Compared to the current academic year, there has been a 23 percent increase in the number of students registering to study at the University of Groningen.
Translation by Traci White
RTV Noord reports that there were 9,062 first year student registrations. This year, that is up to 11,217. Many of the new registrations are from international students: 50 percent more EU students have been accepted to study at the RUG, and non-EU student enrolment is up by 31 percent. The net increase among Dutch student registrations is 11 percent.
In the master’s programmes, registration numbers are up by nearly 1,000 over last year. Two faculties – behavioural and social sciences, and science and engineering – have seen the biggest increase. Both faculties are already struggling to accommodate their current student populations: competition for lecture halls and exam facilities is fierce. The psychology department (which is part of the behavioural and social sciences faculty) will reintroduce numerus fixus, a cap on enrolments, in 2019.
The ever-growing enrolment numbers among international students has been out of proportion with the number of available accommodations in Groningen for years. Hundreds of students remain housed in a former asylum seekers’ centre, which was meant to function as a temporary solution to the ongoing international housing shortage.

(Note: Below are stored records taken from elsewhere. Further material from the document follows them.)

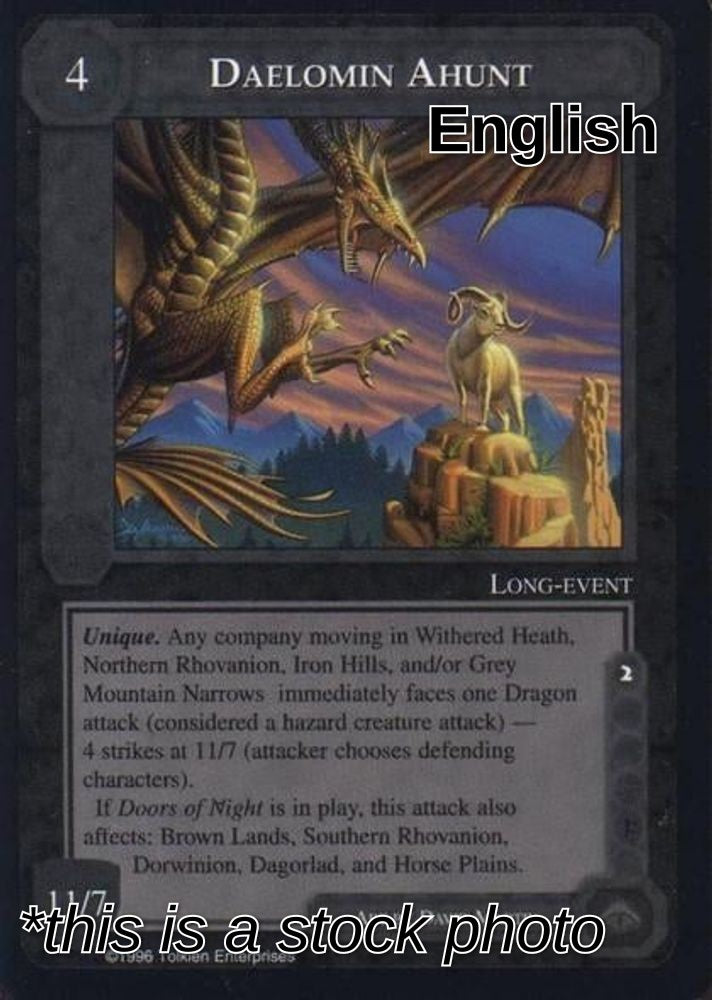 Daelomin Ahunt
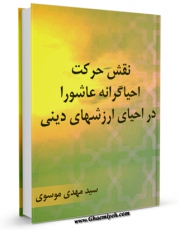 امكان دسترسی به كتاب نقش حرکت احیاگرانه عاشورا در احیای ارزشهای دینی اثر مهدی موسوی فراهم شد.
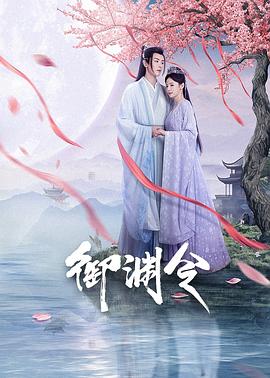 电影:御渊令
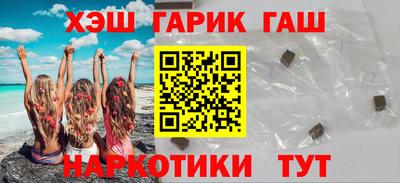 прущая мука Усть-Илимск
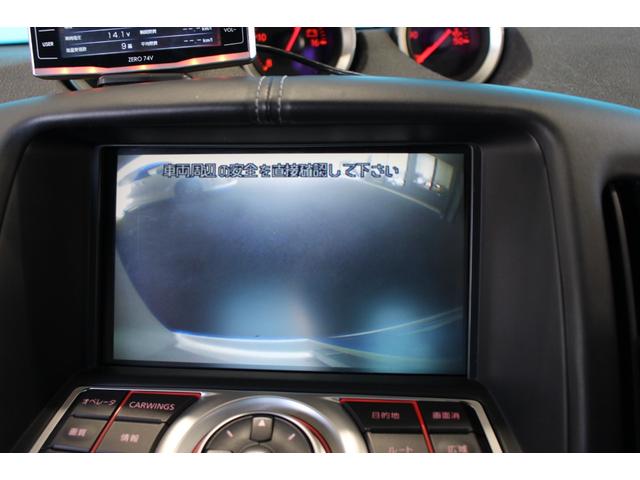 フェアレディＺ バージョンＳＴ　禁煙車／オプションカラー／Ｖａｒｉｓフルエアロ／社外マフラー／ＢＯＳＥ／パドルシフト／ステアリングリモコン／パワーシート／シートヒーター／革シート／ブルートゥース／バックカメラ／レーダー探知機／ＥＴＣ（15枚目）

To that end, the University of Groningen, the Hanze University of Applied Sciences and the municipality of Groningen are looking for an additional 500 to 1,000 rooms to house foreign students, including properties outside of the city limits.

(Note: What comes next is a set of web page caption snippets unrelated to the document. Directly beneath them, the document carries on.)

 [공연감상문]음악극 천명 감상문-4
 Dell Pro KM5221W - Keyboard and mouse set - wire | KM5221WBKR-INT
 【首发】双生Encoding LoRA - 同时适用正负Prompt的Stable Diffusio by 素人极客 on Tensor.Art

Concerns about unchecked growth among international students at Dutch academic institutions was recently addressed by education minister Ingrid van Engelshoven. The minister stated that while universities can decide for themselves if academic programmes should be offered in English, she was considering charging universities higher fees for foreign students and raising tuition fees for non-EU students.
Registration versus enrolment
While international student numbers are undeniably on the rise, not all students who register to study ultimately end up enrolling at the university. Foreign students in particular often apply to multiple universities, which means they are counted as registering at more than one academic institution.
UPDATE: 4:56 p.m., Tuesday, 26 June
University of Groningen spokesperson Jorien Bakker says that while the university is glad that more and more students around the world are choosing to come to Groningen, “we are aware of the challenges that come along with that. We are currently working as hard as we can to provide more housing for students, and several other academic programmes are considering implementing a numerus fixus. But obviously we are pleased that the university is continuing to grow.”